Axa Sigorta CEO’su Yavuz Ölken, Türk ekonomisinin yüksek büyümesinden sigortacılığın yeterli payı alamadığını söyledi. Sigortalanma oranlarının istenilen seviyede olmadığını belirten Ölken, “Her üç araçtan biri kaskolu. Sigortalı konut sayısı sadece yüzde 35. Zorunlu deprem poliçe oranı bile yüzde 45. Halen sağlık sigortasında 2 milyon sigortalı bandındayız. Daha gidecek çok yolumuz var” dedi.
Bıçak sırtındayız
Nisan başında Axa Türkiye’nin CEO’luğuna getirilen Yavuz Ölken, sigorta pazarına yönelik çarpıcı açıklamalarda bulundu. Sektörün geçen sene ve bu senenin başında yüksek faiz nedeniyle mali kar elde ettiğini ifade eden Ölken, finansal getiri ve fon yönetim becerilerinin sigorta şirketlerinin önemli kaldıraçlarından olduğunu vurgulayarak, şunları söyledi: “Ancak bizlerin başarı kriteri mutlaka teknik karlılık ve bileşik oran dediğimiz ölçeğin yüzde 100’ün altında gerçekleşmesi olmalı. Bunun üstüne gerçekleşen her oran zarar anlamına geliyor. Örneğin, trafik sigortalarında gerçekleşen yüzde 135 bileşik oran, her 100 TL prim için 35 TL zarar edildiğini gösteriyor. Sektörün toplam primlerinin yüzde 35-40’nın trafik sigortasından oluştuğunu düşünürsek maalesef zararın önemli faktörü trafik sigortasından geliyor. Trafik dışı sigortalarda durum daha olumlu gibi duruyor, ancak yaşanan rekabet, sigortalanma oranının beklenen seviyede hızlı gelişmemesi, hasar maliyetlerinde ortaya çıkan artışlar ki, bu maliyetlere doğal afetler ve büyük hasar trendindeki artışları da eklersek trafik dışı branşlarda da sektörün bıçak sırtı bir durumda olduğunu gösteriyor. Bizlerin teknik yeterliliğe, sürdürülebilir fiyat politikalarına daha fazla odaklanmamız gerekiyor.”
Ciddi fırsatlar var
Yavuz Ölken, “Sigortacılığın büyümesini nerede görüyorsunuz?” sorusunu ise şöyle yanıtladı: “Özel bir alan belirtmeye gerek yok, ciddi fırsatlar var. Sigortalanma oranını arttırdığımızda kasko, konut, işyeri, ferdi kaza, sağlık gibi geleneksel ürünler olumlu etkilenecek. Bunun yanında yeni ürünlere odaklanmak durumundayız, gelişen teknolojiler bizi buna götürüyor; siber riskler, parametrik sigortalar gibi. Sağlık sigortalarında tamamlayıcı sağlık hızlı gelişime aday. Bizler mutlaka daha farklı bir algı yaratmak ve sigorta farkındalığı yaratabilmek için mutlaka müşterileri çalışma alanımızın merkezine almak durumundayız. Müşterilerin sektörün bütününden memnuniyet yaşamasını sağlamalıyız.”

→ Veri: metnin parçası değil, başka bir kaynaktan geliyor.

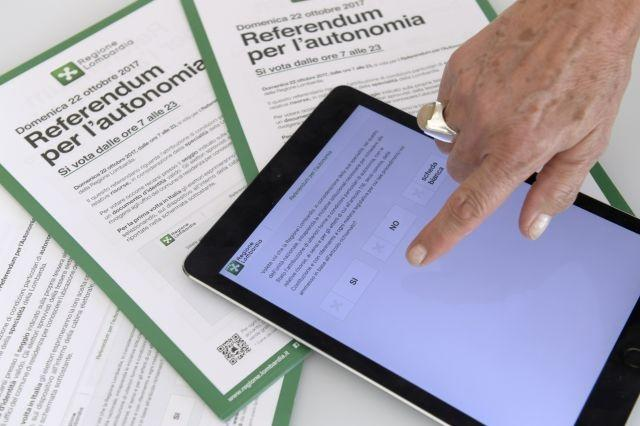 Smartphone voting stirs interest -- and security fears
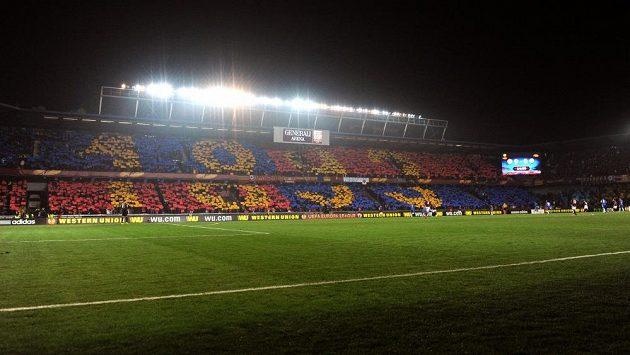 Choreo sparťanských fanoušků v utkání s Chelsea. Letenský klub byl založen v roce 1893.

Yatırım iştahımız devam ediyor
Axa Grubu olarak Türkiye’de 125. yıllarını kutladıklarını ve Axa için Türkiye’nin önemli bir yatırım noktası olduğunu vurgulan Ölken, sözlerini şöyle sürdürdü: “Axa Grubu Uluslararası ve Yeni Pazarlar bölgesinde 33 ülke ile birlikte yer alan Axa Türkiye, 2017 yılında bu bölgenin toplam cirosunun yüzde 15’ini, toplam gelirin ise yüzde 23’ünü gerçekleştirdi. 1,3 milyar TL ödenmiş sermayemiz ile sektörün bu anlamda lider durumunda. Axa’nın bu seviyede bir yatırımı ülkemize yapmış olması sigorta sektörüne ve şirketimize duyduğu güvenin göstergesi. Karlı büyüme yolunda iç pazarda ortaya çıkabilecek her türlü fırsatı değerlendirdiğimizi, Axa Grubu’nun yatırım iştahının devam ettiğini söyleyebiliriz ama an itibarı ile olgunlaşmış bir fırsat görmediğimizi de söyleyebiliriz. Grubun önüne çıkacak her fırsatı değerlendirebileceğini öngörebiliriz.”
Trafik sigortasında sorun bitmedi
Yavuz Ölken, trafik sigortalarındaki sorunun henüz yarısının halledildiğini belirterek, şunları söyledi: “Tavan fiyat uygulaması ve havuz prensipleri Hazine tarafından oluşturulan fiyat seviyelerinden yüzde 15 bandında eksiklik olduğu tüm sektör oyuncuları, uluslararası aktüerler ve Hazine uzmanlarının katılımları ile yapılan çalışmalar sonucunda tespit edildi. Ancak konu sadece fiyatlar değil genel şart içerikleri, yasal düzenlemeler, yargı kararlarının uyumu gibi başlıklarımız var. Sektör oyuncuları olarak önce serbest tarifeye geçişi, genel şart ve yasal düzenlemelerin gerçekleştirilmesini sağlamak adına çalışıyoruz . Bundan sonrası da mutlaka doğrudan tazmin uygulamasına geçiş olmalıdır. Bu aşamaları tamamladığımız an sorun kalmamıştır diyebiliriz, aksi halde trafik gündem olmaya devam edecektir.”(Hürriyet)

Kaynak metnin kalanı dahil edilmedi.